Hoffmann and colleagues administered the scan to 103 patients who had come to the Massachusetts General Hospital emergency room complaining of chest pain, and findings were compared with results of other diagnostic tests performed during the patients’ hospitalization. Of 14 patients diagnosed with acute coronary syndrome during hospitalization, all showed evidence of significant plaque buildup in the arteries on the MDCT scan. Of the 41 people whose scans showed no significant plaque, none were diagnosed with heart disease during hospitalization or by a five-month follow-up. The scans found no significant narrowing of the arteries in 73 patients, and subsequent tests confirmed that none of them had heart disease.
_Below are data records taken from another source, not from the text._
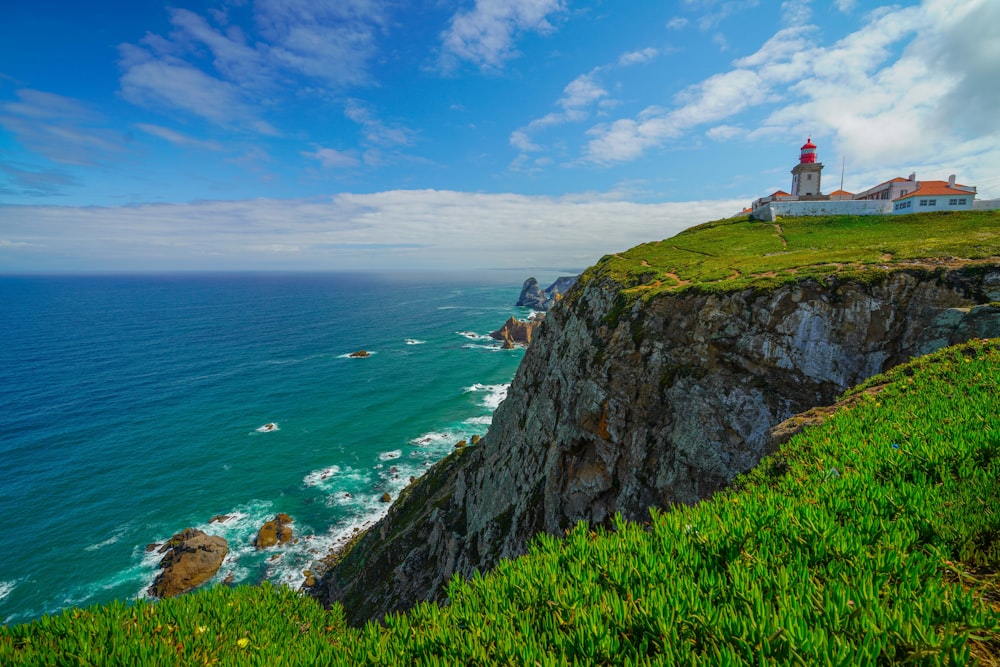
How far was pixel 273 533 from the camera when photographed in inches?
1769

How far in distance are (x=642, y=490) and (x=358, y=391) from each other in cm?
7084

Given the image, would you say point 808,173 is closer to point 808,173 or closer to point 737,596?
point 808,173

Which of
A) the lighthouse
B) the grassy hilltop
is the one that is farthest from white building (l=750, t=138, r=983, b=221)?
the grassy hilltop

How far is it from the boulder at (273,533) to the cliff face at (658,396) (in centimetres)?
1373

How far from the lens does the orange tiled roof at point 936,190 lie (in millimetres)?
42594

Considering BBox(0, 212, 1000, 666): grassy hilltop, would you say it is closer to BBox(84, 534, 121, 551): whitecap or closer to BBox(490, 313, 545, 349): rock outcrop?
BBox(84, 534, 121, 551): whitecap

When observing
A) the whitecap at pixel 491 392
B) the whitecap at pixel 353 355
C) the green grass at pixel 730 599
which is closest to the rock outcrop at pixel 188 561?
the green grass at pixel 730 599

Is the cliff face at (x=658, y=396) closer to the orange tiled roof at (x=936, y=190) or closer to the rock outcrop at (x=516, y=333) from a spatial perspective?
the orange tiled roof at (x=936, y=190)

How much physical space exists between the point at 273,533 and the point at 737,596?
176 ft

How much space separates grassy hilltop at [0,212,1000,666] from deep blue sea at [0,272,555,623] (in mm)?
26024

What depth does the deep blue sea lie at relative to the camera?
42188 millimetres

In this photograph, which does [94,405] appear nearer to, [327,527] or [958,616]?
[327,527]

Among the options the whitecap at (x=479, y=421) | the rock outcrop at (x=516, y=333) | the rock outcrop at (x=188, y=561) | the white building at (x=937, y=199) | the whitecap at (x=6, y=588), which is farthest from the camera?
the rock outcrop at (x=516, y=333)

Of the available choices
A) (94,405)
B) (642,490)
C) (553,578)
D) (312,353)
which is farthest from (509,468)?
(312,353)
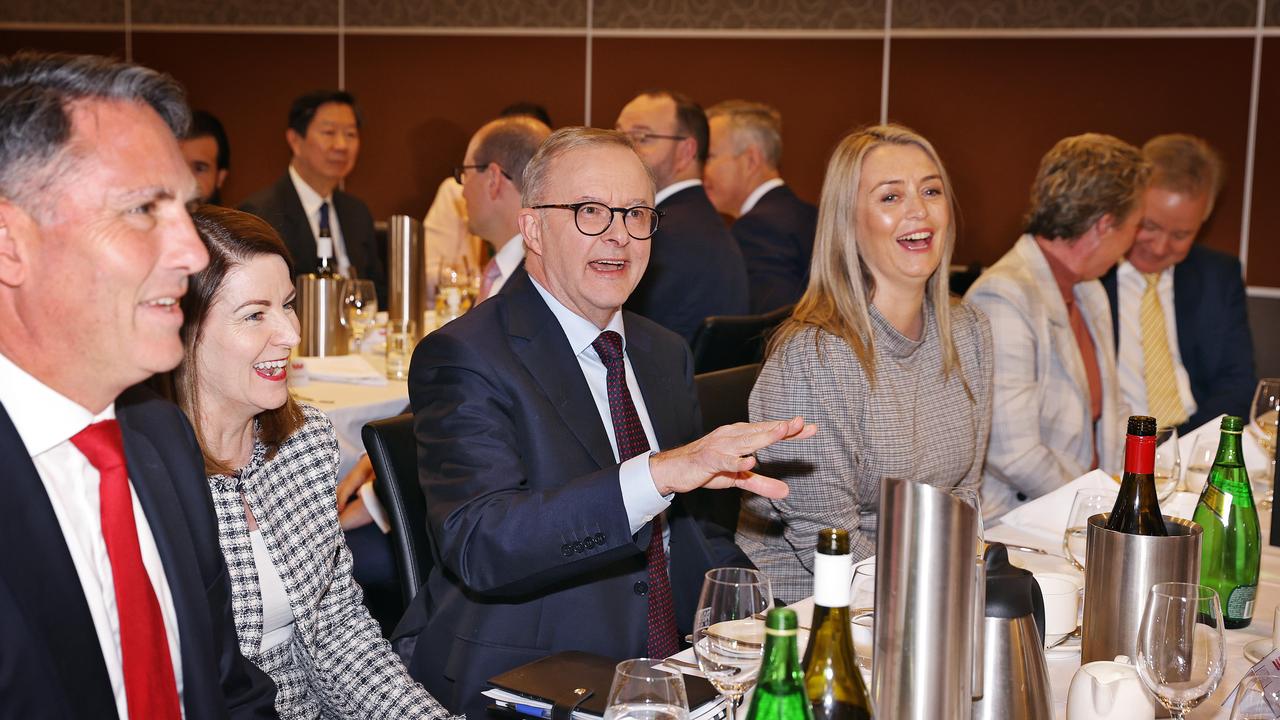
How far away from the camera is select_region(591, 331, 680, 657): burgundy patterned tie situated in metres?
2.04

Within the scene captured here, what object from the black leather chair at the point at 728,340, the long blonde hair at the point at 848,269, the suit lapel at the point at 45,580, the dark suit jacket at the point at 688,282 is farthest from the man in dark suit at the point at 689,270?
the suit lapel at the point at 45,580

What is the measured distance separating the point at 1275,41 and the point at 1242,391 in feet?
7.69

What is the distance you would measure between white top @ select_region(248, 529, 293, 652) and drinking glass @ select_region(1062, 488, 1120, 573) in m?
1.24

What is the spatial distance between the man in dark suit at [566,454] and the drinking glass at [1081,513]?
494mm

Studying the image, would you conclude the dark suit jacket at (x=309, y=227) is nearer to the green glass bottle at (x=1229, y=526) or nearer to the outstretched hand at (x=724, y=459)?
the outstretched hand at (x=724, y=459)

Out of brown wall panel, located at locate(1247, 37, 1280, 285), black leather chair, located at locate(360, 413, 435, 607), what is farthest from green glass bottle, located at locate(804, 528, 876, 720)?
brown wall panel, located at locate(1247, 37, 1280, 285)

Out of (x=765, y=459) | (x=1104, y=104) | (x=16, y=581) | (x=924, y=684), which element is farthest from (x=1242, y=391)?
(x=16, y=581)

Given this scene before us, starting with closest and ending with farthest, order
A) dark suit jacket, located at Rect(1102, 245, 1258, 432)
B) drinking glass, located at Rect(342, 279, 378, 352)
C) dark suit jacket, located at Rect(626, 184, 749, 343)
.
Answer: dark suit jacket, located at Rect(626, 184, 749, 343), drinking glass, located at Rect(342, 279, 378, 352), dark suit jacket, located at Rect(1102, 245, 1258, 432)

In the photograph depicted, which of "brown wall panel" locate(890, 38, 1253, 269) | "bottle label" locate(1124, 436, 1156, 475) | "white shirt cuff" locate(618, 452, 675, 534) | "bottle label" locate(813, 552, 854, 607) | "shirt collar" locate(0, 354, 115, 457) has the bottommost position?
"white shirt cuff" locate(618, 452, 675, 534)

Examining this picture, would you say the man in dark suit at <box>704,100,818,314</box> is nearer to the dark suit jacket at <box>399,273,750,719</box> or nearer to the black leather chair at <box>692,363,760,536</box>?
the black leather chair at <box>692,363,760,536</box>

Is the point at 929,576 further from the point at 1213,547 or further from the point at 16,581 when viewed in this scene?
the point at 1213,547

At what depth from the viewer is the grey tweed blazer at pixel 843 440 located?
2416 millimetres

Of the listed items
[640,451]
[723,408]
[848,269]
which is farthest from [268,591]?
[848,269]

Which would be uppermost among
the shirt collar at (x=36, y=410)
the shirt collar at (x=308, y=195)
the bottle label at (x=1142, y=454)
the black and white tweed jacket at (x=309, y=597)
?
the shirt collar at (x=308, y=195)
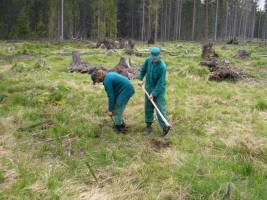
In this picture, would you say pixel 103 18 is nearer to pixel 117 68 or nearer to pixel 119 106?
pixel 117 68

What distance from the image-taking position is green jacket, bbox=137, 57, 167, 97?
313 inches

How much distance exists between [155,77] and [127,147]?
5.36 feet

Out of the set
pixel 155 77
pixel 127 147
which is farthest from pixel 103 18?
pixel 127 147

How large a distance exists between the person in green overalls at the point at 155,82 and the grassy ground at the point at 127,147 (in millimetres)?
380

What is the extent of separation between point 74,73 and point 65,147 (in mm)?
8237

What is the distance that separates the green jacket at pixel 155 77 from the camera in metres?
7.95

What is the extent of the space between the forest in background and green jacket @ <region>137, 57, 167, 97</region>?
35.8m

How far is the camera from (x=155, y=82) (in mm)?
8195

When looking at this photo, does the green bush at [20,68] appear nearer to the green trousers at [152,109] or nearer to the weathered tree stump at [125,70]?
the weathered tree stump at [125,70]

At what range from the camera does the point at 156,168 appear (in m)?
6.18

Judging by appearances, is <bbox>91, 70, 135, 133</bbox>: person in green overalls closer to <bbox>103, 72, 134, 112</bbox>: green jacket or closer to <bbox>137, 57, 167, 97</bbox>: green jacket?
<bbox>103, 72, 134, 112</bbox>: green jacket

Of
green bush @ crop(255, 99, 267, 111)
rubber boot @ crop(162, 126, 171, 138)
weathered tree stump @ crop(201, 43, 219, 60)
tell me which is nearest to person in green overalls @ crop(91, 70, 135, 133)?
rubber boot @ crop(162, 126, 171, 138)

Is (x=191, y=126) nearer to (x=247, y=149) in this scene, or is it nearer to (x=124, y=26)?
(x=247, y=149)

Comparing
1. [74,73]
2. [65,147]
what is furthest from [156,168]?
[74,73]
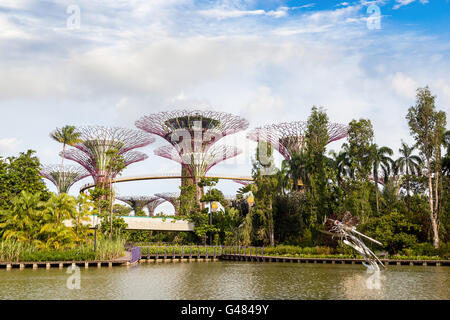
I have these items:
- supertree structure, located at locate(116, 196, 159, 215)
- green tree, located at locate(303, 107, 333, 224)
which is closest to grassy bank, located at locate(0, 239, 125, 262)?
green tree, located at locate(303, 107, 333, 224)

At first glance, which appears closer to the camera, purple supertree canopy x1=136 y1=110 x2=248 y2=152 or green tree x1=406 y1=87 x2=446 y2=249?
green tree x1=406 y1=87 x2=446 y2=249

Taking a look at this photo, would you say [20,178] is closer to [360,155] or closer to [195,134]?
[195,134]

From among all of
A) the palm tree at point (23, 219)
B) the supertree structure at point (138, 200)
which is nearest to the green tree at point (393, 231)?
the palm tree at point (23, 219)

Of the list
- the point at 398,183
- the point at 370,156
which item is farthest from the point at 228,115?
the point at 398,183

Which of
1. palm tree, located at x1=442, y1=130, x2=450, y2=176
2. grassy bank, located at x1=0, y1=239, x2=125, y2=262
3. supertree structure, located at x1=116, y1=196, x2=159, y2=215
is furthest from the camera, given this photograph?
supertree structure, located at x1=116, y1=196, x2=159, y2=215

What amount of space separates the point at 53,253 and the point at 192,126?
92.3ft

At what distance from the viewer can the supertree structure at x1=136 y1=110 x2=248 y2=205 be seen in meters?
51.4

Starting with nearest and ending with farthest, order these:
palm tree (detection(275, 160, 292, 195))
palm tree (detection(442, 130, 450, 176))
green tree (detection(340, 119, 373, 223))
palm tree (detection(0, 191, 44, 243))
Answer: palm tree (detection(0, 191, 44, 243)) < green tree (detection(340, 119, 373, 223)) < palm tree (detection(442, 130, 450, 176)) < palm tree (detection(275, 160, 292, 195))

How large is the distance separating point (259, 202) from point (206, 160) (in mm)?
16633

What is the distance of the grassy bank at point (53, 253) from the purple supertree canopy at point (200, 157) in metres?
25.7

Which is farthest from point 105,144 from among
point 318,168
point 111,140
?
point 318,168

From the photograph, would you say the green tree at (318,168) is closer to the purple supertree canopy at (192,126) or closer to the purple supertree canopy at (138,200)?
the purple supertree canopy at (192,126)

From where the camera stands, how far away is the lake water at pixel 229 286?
630 inches

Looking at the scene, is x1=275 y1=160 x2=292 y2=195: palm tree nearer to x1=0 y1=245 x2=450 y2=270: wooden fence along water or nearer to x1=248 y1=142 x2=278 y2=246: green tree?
x1=248 y1=142 x2=278 y2=246: green tree
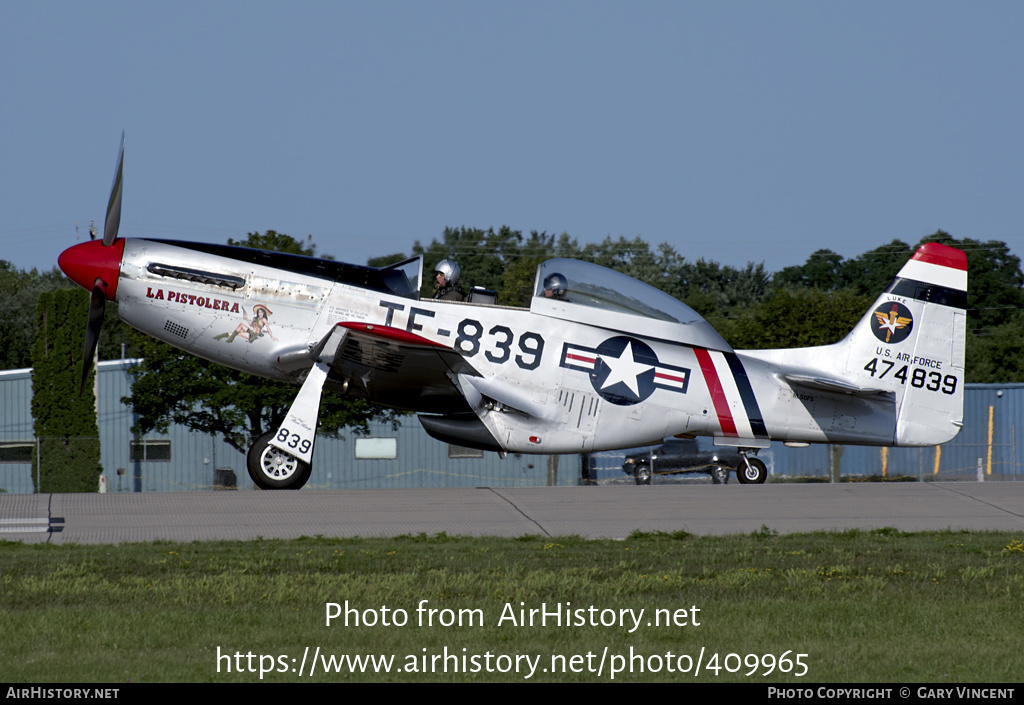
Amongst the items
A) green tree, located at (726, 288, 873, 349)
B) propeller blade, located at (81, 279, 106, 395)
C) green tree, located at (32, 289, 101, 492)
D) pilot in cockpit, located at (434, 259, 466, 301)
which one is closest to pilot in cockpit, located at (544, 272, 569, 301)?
pilot in cockpit, located at (434, 259, 466, 301)

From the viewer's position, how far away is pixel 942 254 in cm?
1397

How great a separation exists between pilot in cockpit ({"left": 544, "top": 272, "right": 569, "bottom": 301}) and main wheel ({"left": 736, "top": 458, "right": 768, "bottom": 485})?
18.0 feet

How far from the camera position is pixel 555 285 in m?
12.6

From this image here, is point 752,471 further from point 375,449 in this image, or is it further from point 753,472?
point 375,449

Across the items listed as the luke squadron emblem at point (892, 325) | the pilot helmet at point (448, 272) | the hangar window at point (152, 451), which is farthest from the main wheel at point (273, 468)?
the hangar window at point (152, 451)

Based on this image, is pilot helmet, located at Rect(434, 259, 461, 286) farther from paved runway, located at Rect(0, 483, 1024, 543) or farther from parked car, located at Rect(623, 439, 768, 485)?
parked car, located at Rect(623, 439, 768, 485)

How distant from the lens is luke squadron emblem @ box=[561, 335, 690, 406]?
12594mm

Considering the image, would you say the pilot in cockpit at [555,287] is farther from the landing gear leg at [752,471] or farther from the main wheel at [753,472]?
the main wheel at [753,472]

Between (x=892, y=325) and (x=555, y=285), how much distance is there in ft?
15.2

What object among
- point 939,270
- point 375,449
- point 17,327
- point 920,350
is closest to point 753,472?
point 920,350

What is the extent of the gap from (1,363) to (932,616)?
5974 cm

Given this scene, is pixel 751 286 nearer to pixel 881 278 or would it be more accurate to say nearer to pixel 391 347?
pixel 881 278
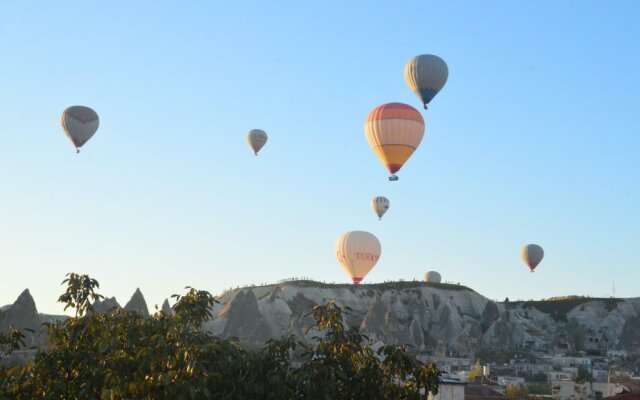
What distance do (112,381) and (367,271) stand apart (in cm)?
8798

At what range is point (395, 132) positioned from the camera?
6988 cm

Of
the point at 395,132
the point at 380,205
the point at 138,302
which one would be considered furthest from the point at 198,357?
the point at 138,302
So far, only a tiny minority of emergency rooms are equipped with the new scanners, Dr. Hoffmann says, although they’re becoming more widely used. He adds that they have the potential to save many patients the cost and anxiety of hospitalization and additional tests. While chest pain is the most common symptom of heart attack, more than 6 million people a year are admitted to the hospital because the diagnosis isn’t clear.
    
“For patients, it’s a big deal to spend a day or two in the hospital not knowing if the pain they experienced is related to their heart,” says Dr. Hoffmann. “It would be a big relief for them if we could tell them quickly.”